Impact on the Industry:
- Nvidia Stock Plunge: The day DeepSeek dropped, Nvidia experienced its largest single-day market cap evaporation in history. Investors questioned: If cheaper models work, who still needs so many expensive GPUs?
- OpenAI's Valuation Logic Shaken: If the assumption "massive spending = unassailable moat" is broken, can OpenAI's $100 billion financing rounds and $850 billion valuation stand?

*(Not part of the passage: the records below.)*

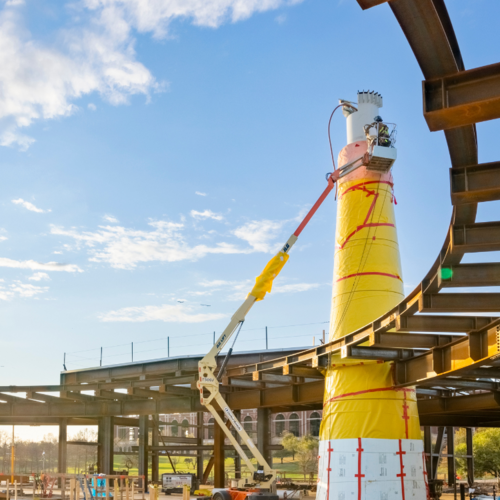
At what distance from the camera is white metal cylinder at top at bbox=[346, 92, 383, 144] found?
23.0 m

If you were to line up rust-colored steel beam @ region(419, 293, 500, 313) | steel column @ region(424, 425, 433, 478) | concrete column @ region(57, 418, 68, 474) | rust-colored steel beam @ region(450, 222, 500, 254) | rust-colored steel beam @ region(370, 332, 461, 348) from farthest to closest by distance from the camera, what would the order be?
concrete column @ region(57, 418, 68, 474) → steel column @ region(424, 425, 433, 478) → rust-colored steel beam @ region(370, 332, 461, 348) → rust-colored steel beam @ region(419, 293, 500, 313) → rust-colored steel beam @ region(450, 222, 500, 254)

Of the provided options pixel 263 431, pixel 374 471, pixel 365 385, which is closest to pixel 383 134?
pixel 365 385

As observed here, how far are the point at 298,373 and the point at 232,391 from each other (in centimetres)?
904

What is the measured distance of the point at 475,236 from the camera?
12.1 metres

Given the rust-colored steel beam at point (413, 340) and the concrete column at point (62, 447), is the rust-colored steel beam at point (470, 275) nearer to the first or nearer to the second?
the rust-colored steel beam at point (413, 340)

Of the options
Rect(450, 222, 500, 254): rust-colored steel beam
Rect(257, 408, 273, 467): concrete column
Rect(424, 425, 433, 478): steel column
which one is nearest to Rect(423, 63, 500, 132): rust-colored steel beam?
Rect(450, 222, 500, 254): rust-colored steel beam

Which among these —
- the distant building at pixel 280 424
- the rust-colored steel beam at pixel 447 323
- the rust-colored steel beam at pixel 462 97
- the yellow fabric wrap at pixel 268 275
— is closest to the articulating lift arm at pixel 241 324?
the yellow fabric wrap at pixel 268 275

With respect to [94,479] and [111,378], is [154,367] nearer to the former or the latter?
[111,378]

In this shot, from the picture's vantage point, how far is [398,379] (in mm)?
21188

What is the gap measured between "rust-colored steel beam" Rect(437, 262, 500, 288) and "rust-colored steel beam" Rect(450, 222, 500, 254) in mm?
1284

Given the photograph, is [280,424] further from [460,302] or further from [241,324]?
[460,302]

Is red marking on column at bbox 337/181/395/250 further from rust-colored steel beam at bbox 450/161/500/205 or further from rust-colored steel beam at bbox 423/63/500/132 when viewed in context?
rust-colored steel beam at bbox 423/63/500/132

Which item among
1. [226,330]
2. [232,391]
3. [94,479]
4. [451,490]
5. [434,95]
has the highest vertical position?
[434,95]

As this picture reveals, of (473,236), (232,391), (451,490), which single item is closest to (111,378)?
(232,391)
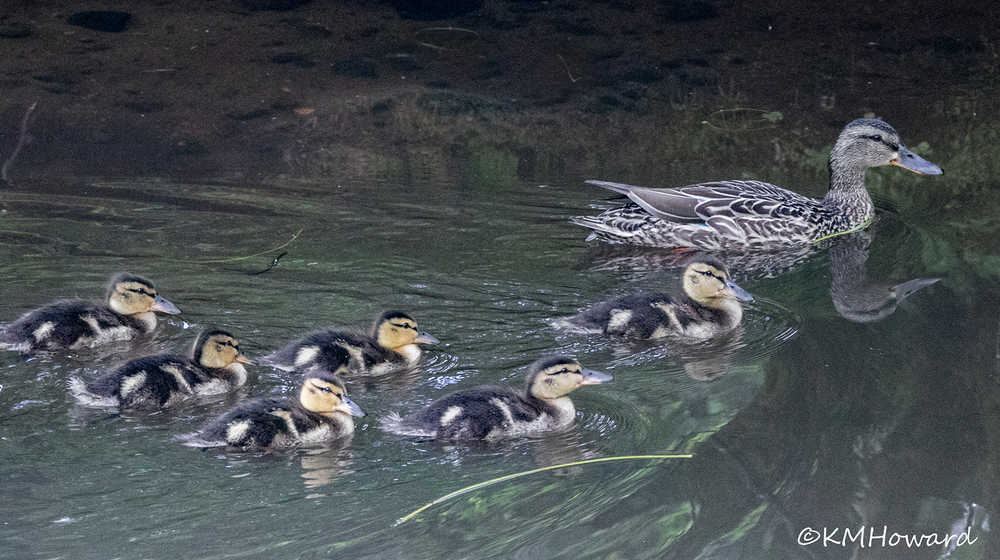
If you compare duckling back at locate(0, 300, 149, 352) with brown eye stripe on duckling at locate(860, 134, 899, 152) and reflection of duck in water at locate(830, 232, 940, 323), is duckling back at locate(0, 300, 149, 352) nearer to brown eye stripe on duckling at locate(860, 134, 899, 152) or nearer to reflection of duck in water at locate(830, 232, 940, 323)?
reflection of duck in water at locate(830, 232, 940, 323)

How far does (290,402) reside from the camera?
445 cm

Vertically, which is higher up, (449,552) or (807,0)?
(807,0)

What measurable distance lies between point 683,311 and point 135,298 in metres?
2.30

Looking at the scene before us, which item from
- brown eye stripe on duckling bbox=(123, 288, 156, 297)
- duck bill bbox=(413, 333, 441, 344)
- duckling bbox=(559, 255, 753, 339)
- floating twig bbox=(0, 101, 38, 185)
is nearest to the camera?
duck bill bbox=(413, 333, 441, 344)

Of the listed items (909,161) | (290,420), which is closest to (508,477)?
(290,420)

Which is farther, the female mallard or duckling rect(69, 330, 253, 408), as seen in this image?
the female mallard

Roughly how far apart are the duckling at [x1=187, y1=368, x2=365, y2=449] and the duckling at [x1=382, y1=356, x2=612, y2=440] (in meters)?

- Geopolitical Shockwaves: The US strategy to restrict China's access to high-end chips via export controls was bypassed by DeepSeek's algorithmic innovations. This forced the West to re-evaluate the effectiveness of its "hardware blockade."
VI. So How Long Can this Perpetual Motion Machine Spin?
There is a specific deadline: Q4 2026 to 2027.
OpenAI aims for an IPO by late 2026. Once public, the rules of the game fundamentally change—a listed company must publish quarterly financial reports. The cyclic financing structure, true gross margins, and actual cash burn will be laid bare under the sun.
Anthropic is also prepping an IPO, possibly in October 2026. As both companies go public together, market transparency will drastically increase, allowing investors to directly compare their financial health.
Worst-case scenario: If end-demand growth isn't fast enough, disappointing post-IPO earnings could trigger a rapid contraction of the entire AI investment cycle, rippling through OpenAI, Nvidia, CoreWeave, and even Microsoft's Azure cloud.
Best-case scenario: Enterprise AI adoption skyrockets in the next 1-2 years, end-demand catches up with the scale of investment, and the perpetual motion machine transforms into a true flywheel effect.
This perpetual motion machine has at most 1-2 more years to spin before the truth comes to light.